The strong Turkish economy is currently the envy of Europe. Despite its recently slowing growth, Turkey’s economy is still expanding at a rate that many European countries would kill for.
In contrast to its European neighbors, Turkey’s credit rating has recently been upgraded, its construction industry is booming, its banks are increasing lending, and its stock market was the second-fastest growing in the world last year.
The country also has a solid institutional framework and a skilled work force. In addition, interest rates have been falling, which has encouraged consumers, especially the growing middle class, to spend.
In fact, Goldman Sachs, the international investment bank that in 2001 predicted the future economic significance of the BRIC countries (Brazil, Russia, India, and China) is now pointing towards Turkey as one of the next generation of fast-growing economies.

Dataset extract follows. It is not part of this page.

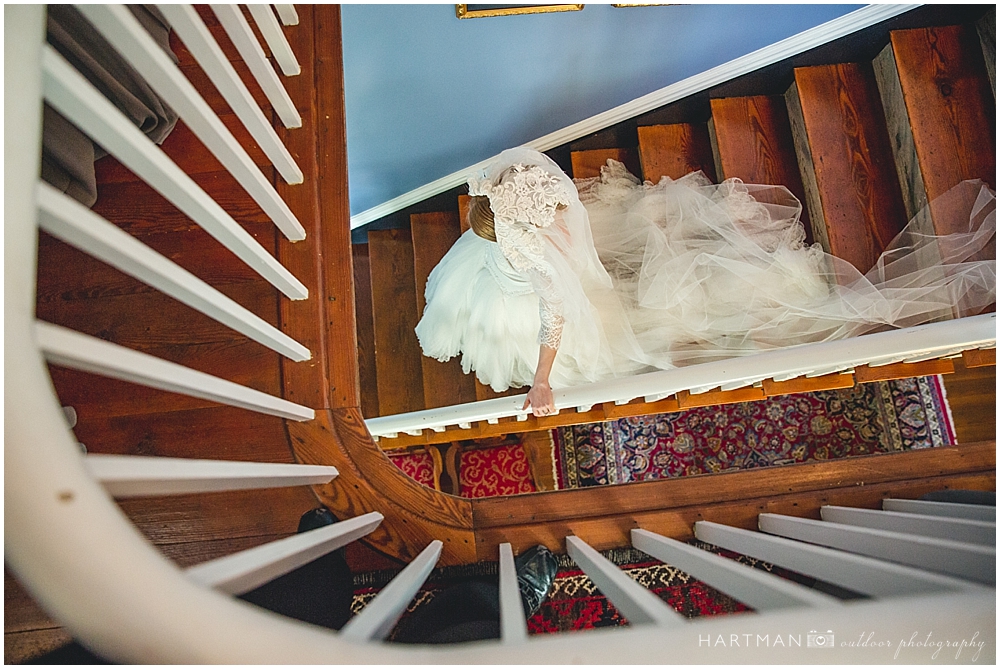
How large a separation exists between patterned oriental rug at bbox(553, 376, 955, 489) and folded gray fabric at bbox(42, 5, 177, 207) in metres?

The success of the strong Turkish economy has attracted many European companies that are looking to enter the Turkish market and tap into the country’s growing middle classes as economic growth at home stalls.
German companies have been particularly active in the Turkish market, exporting goods worth 14 billion pounds to Turkey in 2012. British and Italian companies have also been active in Turkey. For example, Marks & Spencer now operates 48 stores in Turkey and has benefitted from 15 million customer visits in the past year. Italy, meanwhile, exported goods worth 8.7 billion pounds to Turkey last year.
There is particular potential in the sale of luxury goods and electronics because these markets are not yet as well developed in Turkey as they are in other parts of Europe.
In addition to its own potential, doing business with Turkey can also be of strategic interest because it provides access to other markets in the Middle East as well as North Africa and Central Asia.
Emerging countries like Turkey are currently playing a very important role in supporting many stagnant economies in the developed world. The success of emerging markets is extremely important for companies from the industrialized world that needs access to new and growing markets as their home bases falter.